Das FA war der Meinung, Gegenstand der Erwerbsvorgänge seien auf Grund einheitlichen Vertrags die Grundstücke mit den fertigen Gebäuden. Es lehnte die gemäß § 1 Abs. 1 Nr. 2, Abs. 2 des Schleswig-Holsteinischen Landesgesetzes über die Befreiung von der Grunderwerbsteuer bei Maßnahmen des sozialen Wohnungsbaues und bei Maßnahmen im Rahmen des Schleswig-Holsteinischen Aufbaugesetzes und des Baulandbeschaffungsgesetzes vom 12. August 1954 - GrESWG - (GVBl S. 138) beantragte Steuervergünstigung ab und setzte eine Grunderwerbsteuer aus einer Gegenleistung von 920.000 DM fest.
Nach erfolglosem Einspruch vertrat die Klägerin mit der Berufung erneut die Auffassung, nur der Vertrag über den Erwerb der Grundstücke im Zustand der Bebauung im rechtlich maßgeblichen Zeitpunkt des Abschlusses des Kaufvertrages sei der der Grunderwerbsteuer unterliegende (steuerbare) Erwerbsvorgang, nicht aber der Werkvertrag über die Fertigstellung der Gebäude. Als steuerpflichtige Gegenleistung komme nur der auf die in diesem Zeitpunkt bereits vorhanden gewesenen Bauteile entfallende Betrag in Betracht; der auf den Grund und Boden entfallende Betrag scheide für die Besteuerung aus (§ 1 Abs. 2 GrESWG). Sie, nicht der Veräußerer, habe als Bauherrin die Gebäude fertiggestellt.
Das FG Schleswig-Holstein wies durch das in EFG 1963, 209 auszugsweise wiedergegebene Urteil die Berufung als unbegründet zurück. Bei Abwägung aller Umstände spreche das Gesamtbild dafür, daß die Beteiligten einen einheitlichen Kaufvertrag schließen wollten, dessen Gegenstand die Grundstücke mit den fertiggestellten Gebäuden sein sollten. Da ein Wechsel des Bauherrn nach außen nicht erkennbar geworden sei, sei der Veräußerer Bauherr geblieben.

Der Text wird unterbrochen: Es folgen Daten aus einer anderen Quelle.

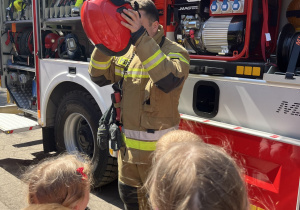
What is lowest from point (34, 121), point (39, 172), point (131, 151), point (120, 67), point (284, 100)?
point (34, 121)

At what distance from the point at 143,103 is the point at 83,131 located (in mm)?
1732

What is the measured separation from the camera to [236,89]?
2.26 meters

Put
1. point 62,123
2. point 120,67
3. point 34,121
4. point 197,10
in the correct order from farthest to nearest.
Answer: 1. point 34,121
2. point 62,123
3. point 197,10
4. point 120,67

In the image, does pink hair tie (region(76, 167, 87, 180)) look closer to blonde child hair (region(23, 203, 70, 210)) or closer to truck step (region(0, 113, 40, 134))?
blonde child hair (region(23, 203, 70, 210))

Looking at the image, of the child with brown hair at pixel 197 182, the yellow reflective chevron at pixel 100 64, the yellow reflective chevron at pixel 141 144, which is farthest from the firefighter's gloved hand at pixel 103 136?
the child with brown hair at pixel 197 182

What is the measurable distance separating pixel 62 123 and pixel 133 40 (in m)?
2.31

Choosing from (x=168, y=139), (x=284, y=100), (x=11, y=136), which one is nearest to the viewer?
(x=168, y=139)

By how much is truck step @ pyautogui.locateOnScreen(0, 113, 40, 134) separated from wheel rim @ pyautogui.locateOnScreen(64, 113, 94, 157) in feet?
2.20

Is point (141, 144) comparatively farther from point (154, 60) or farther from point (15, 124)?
point (15, 124)

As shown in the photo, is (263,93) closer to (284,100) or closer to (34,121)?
(284,100)

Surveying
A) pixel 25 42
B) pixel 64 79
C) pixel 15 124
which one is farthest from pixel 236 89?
pixel 25 42

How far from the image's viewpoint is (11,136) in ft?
18.6

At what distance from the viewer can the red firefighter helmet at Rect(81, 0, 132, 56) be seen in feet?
5.99

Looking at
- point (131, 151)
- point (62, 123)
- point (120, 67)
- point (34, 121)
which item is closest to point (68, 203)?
point (131, 151)
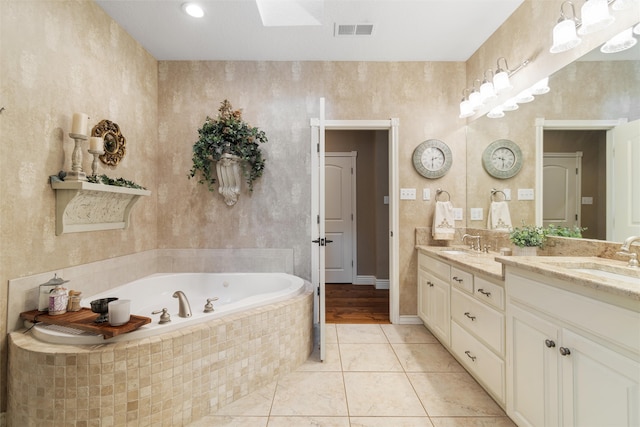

Mit der Rb. rügt die Klägerin Verletzung formellen und materiellen Rechts. In der mündlichen Verhandlung sei das FG mit anderen ehrenamtlichen Richtern besetzt gewesen als in dem Termin über die Beschlußfassung des Urteils. Auf eine erneute mündliche Verhandlung habe sie - verleitet durch einen Zusatz auf der Ladung des FG zur erneuten mündlichen Verhandlung - nur deshalb verzichtet, weil sie nach dem auf Grund der mündlichen Verhandlung ergangenen Beweisbeschluß und der ihr günstigen Auskunft des Veräußerers hinsichtlich dessen Besteuerung des Werklohnes zur Umsatzsteuer ihren Prozeß als gewonnen betrachten müssen, ohne daß sie ihre Rechtsauffassung erneut ausführlich hätte vortragen müssen. Ihre Verzichtserklärung sei deshalb unwirksam. Außerdem habe das FG den Sachverhalt nicht genügend aufgeklärt, da es die an der Vertragsformulierung beteiligt gewesenen Personen von Amts wegen als Zeugen habe hören müssen. In der Sache habe das FG die Rechtsprechung des RFH und des BFH mißverstanden, nach der es nicht darauf ankomme, wann der Besitz des Grundstücks übergeben werde, sondern wann das Eigentum übertragen werden solle. Sie selbst sei Bauherrin gewesen.
Entscheidungsgründe
Die Rb. - jetzt Revision - führt zur Aufhebung der Vorentscheidung, da die Verfahrensrügen der Klägerin begründet sind.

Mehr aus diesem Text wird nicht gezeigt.